Ścigali przestępcę, tir potrącił policjanta
Historia ma swój początek w Skarżysku Kamiennej. - Około godz.18 dwaj policjanci patrolujący miasto oznakowanym radiowozem rozpoznali w audi 19-letniego przestępcę skazanego na 10 miesięcy pozbawienia wolności, którego należało doprowadzić do najbliższego komisariatu albo aresztu śledczego. Mężczyzna ten nie reagował na próby zatrzymania go, więc policjanci ścigali samochód aż do Baraku pod Szydłowcem. Tam mężczyzna wysiadł z auta i pobiegł w stronę lasu. Policjanci podejrzewali, że mógł mieć broń, dlatego dwukrotnie ostrzegawczo strzelili w powietrze.
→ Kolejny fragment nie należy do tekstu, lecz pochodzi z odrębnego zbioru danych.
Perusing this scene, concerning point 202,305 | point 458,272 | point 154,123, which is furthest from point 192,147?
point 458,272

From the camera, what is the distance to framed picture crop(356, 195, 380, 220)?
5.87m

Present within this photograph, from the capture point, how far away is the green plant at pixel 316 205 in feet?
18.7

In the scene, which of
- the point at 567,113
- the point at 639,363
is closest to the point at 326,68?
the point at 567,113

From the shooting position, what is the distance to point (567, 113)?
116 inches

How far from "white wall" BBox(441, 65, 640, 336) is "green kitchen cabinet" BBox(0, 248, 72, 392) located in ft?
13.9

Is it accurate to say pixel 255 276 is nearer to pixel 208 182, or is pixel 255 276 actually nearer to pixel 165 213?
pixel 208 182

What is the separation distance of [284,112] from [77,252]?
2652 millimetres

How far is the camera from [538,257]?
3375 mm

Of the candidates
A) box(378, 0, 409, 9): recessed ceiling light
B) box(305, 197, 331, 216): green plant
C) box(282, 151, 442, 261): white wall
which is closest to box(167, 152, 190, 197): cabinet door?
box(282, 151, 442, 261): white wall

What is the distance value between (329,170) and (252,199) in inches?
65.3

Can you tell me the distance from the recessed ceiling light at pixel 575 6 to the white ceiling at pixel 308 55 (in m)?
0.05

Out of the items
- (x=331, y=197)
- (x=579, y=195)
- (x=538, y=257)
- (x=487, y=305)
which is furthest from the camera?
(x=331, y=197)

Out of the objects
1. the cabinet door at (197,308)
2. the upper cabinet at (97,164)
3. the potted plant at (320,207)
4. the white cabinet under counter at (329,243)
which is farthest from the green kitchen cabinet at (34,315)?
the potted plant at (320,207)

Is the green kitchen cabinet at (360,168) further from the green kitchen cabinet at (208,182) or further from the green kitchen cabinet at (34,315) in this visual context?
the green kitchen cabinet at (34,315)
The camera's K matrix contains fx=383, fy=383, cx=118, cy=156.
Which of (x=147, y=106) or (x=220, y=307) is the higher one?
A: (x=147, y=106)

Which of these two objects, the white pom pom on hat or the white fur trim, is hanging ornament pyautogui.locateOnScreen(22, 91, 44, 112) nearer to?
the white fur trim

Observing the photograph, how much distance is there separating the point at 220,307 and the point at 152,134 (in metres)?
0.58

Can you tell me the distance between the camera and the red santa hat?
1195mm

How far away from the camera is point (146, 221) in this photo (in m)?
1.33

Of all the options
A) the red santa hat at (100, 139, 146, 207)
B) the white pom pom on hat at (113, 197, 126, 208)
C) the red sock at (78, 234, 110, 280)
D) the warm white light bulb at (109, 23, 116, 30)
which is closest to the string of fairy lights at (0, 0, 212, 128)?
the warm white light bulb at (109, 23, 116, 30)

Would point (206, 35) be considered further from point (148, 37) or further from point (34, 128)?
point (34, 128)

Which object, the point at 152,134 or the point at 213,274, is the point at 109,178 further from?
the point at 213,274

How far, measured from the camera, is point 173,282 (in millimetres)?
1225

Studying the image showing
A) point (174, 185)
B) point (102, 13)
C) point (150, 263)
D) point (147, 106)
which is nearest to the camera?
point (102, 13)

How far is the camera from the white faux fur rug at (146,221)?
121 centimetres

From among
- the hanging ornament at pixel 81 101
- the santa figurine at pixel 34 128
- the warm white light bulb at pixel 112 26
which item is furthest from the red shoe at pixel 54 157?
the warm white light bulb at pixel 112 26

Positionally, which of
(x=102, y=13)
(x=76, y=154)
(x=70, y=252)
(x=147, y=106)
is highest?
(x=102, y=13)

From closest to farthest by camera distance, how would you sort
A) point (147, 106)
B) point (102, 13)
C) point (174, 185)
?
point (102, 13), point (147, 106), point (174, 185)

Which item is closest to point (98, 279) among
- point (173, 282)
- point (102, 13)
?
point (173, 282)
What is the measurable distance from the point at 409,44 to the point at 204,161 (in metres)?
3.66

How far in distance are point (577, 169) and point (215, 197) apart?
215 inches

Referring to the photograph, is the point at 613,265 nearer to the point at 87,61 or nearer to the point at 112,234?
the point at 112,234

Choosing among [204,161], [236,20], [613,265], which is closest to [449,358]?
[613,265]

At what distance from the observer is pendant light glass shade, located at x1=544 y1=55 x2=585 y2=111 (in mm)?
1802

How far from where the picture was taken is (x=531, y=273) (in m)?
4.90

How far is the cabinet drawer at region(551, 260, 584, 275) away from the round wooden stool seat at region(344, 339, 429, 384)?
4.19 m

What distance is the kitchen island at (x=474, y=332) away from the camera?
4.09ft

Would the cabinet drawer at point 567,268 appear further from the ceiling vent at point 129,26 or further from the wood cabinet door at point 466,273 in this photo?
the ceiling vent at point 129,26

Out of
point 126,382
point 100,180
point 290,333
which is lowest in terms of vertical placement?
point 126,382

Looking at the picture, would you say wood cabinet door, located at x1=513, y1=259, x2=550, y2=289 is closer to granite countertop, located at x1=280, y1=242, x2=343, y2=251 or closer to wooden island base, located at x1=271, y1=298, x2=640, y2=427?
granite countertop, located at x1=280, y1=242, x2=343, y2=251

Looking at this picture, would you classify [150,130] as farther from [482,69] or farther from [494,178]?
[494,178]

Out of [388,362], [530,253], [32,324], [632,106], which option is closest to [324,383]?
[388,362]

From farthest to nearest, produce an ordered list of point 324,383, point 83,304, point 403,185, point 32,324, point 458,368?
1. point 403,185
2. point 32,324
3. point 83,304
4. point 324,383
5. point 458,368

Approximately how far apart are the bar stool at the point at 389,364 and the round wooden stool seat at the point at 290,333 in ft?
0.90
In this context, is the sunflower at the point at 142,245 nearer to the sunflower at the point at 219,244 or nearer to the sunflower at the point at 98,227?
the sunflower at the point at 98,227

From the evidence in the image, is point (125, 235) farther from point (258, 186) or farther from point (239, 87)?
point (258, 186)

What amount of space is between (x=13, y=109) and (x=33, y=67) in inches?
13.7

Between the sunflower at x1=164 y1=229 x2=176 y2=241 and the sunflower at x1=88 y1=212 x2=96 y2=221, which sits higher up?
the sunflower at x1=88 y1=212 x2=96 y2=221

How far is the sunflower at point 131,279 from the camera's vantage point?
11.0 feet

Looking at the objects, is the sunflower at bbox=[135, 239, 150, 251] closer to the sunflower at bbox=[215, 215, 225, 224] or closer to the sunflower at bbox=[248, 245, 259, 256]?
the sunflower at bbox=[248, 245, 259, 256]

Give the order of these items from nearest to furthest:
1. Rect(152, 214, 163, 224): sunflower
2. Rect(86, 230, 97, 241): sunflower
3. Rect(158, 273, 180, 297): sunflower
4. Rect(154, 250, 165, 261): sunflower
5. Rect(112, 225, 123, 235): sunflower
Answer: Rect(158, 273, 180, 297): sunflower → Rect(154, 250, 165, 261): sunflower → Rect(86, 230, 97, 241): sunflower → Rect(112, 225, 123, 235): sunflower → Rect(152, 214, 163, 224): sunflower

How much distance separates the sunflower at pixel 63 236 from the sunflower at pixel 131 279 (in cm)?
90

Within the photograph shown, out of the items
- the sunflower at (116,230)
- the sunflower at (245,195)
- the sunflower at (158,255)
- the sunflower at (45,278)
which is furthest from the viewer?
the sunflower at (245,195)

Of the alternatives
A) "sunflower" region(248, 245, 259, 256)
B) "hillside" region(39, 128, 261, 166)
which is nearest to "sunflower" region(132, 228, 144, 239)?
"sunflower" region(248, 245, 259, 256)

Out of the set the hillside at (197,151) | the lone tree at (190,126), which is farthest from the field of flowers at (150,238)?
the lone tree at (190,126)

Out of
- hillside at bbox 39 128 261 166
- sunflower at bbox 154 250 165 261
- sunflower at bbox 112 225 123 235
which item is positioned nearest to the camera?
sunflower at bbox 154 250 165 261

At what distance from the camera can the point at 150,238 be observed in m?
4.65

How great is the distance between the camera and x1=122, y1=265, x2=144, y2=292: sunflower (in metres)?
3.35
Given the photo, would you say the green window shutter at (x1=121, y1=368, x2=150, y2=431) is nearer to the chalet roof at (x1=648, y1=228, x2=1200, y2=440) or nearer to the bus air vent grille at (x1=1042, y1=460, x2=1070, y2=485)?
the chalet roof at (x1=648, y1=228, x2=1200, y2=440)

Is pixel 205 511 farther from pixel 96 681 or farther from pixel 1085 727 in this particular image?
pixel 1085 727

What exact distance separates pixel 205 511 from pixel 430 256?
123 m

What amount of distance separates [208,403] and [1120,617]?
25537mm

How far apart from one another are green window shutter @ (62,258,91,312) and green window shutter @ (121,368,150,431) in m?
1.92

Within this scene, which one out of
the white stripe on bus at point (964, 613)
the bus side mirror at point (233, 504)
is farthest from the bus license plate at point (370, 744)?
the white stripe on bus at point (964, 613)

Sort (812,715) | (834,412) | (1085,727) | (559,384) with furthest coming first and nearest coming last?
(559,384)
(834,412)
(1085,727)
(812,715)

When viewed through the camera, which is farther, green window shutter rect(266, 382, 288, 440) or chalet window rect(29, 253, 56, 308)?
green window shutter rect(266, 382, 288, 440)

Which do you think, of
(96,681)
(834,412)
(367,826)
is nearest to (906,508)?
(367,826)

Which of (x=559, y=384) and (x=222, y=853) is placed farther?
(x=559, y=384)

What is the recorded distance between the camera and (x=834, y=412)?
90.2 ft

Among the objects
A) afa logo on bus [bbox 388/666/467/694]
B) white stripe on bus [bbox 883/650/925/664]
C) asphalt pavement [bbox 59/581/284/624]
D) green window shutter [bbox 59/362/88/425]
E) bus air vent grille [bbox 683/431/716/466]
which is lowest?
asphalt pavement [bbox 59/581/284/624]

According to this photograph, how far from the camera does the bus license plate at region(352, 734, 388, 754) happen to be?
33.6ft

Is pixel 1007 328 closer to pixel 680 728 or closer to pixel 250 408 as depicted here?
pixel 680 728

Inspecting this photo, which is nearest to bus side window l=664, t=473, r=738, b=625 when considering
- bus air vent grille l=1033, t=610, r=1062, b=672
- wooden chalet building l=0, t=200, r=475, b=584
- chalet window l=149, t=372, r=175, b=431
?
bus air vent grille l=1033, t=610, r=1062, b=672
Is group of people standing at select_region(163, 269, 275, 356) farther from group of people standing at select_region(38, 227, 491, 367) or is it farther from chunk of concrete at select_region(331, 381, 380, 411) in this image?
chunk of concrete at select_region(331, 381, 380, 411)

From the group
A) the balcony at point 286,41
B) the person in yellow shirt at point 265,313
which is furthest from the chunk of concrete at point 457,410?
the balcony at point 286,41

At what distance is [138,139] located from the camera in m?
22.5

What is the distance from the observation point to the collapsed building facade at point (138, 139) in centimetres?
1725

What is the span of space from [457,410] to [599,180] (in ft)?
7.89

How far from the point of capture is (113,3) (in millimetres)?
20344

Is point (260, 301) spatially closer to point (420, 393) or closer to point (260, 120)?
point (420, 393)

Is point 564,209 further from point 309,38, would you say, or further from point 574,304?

W ujęciu dziewiętnastolatka pomagał też pies tropiący - relacjonuje rzecznik świętokrzyskiej policji Zbigniew Pedrycz.
Do tragicznego wypadku doszło w chwili, gdy jeden z policjantów próbował udrożnić ruch samochodów na trasie nr 7. - To była bardzo szybka akcja i w jej trakcie 25-letni funkcjonariusz został potrącony przez przejeżdżającego drogą tira. Jest ranny, ma złamaną podstawę czaszki - dodaje rzecznik.
Kierowcę ciężarówki policjanci zatrzymali dopiero w Szydłowcu. - Gonili go funkcjonariusze ze Skarżyska, choć i nasi byli przygotowani, by założyć blokadę - wyjaśnia Rafał Sułecki z Komendy Wojewódzkiej Policji w Radomiu. Jak podkreśla, kierowca tira tłumaczył się, że zagapił się na to, co dzieje się na drodze i nie zauważył, że potrącił człowieka.